Love Another Day
Page 35
Tears fell and Nate started to wriggle as though he could feel her anxiety. “Yes.”
“And never once did it occur to you to take my hand and ask for help? How would you feel if I had a disease of some kind and didn’t bother to ask you to help me because I thought if it kills me, then I probably deserved it? How would you feel? Would you feel loved? Would you feel like I was a partner to you?”
“It’s not like that.”
“But it is. It’s exactly like that.” Brody sounded wretchedly weary. “I would spend the rest of my life worried about you. And I would spend it knowing you didn’t love me enough to live for me, enough to take a little time and see yourself the way I see you.”
“It doesn’t sound like you see me in a very good light right now.”
He chuckled, a humorless sound. “That’s the funny thing. I practically see you with a halo most of the time. But Steph, we can’t work. I’m not the man who’s going to fix this for you. That’s another thing I’ve learned. I can’t fix you. You can’t fix me. But the minute I had the chance, I decided I had to fix myself. Do you think I didn’t understand what Nate’s birth meant?
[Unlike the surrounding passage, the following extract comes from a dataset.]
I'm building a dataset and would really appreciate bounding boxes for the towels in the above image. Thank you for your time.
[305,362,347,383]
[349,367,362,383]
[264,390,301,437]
His birth gave me another shot at you and I’ve been a completely different person. That wasn’t merely about Nathan. I knew when I found out about him that I got another shot at you. I wanted it bad, wanted you so badly. I’ve indulged you all this time. I haven’t been thinking about the bloody present. In my mind we were already practically married and having a second kid. I always wanted us to have a future, but the first chance you got, you traded it in.”
She hadn’t. Had she? “Brody, I wasn’t thinking in those terms. I wanted to save you.”
“But you didn’t care about saving us. There has to be an us in the equation.” He scrubbed a hand over his head. “Look, we’re not going to get this settled today and I need rest. Bloody chest hurts like a train hit it.”
She stepped closer to him. He hadn’t let her help him when they were in the field. “Can I see it?”
He put a hand up. “I’m fine. Anya looked at it when we were on-site. It’s bruising, nothing more.”
“But I could help.”
“I’m not your patient, Steph. Tomorrow, why don’t we sit down and we can talk about what to do with Nate. I’m not willing to only see him on holidays. In fact, I think if you’re going back to the clinic, he should come home with me.”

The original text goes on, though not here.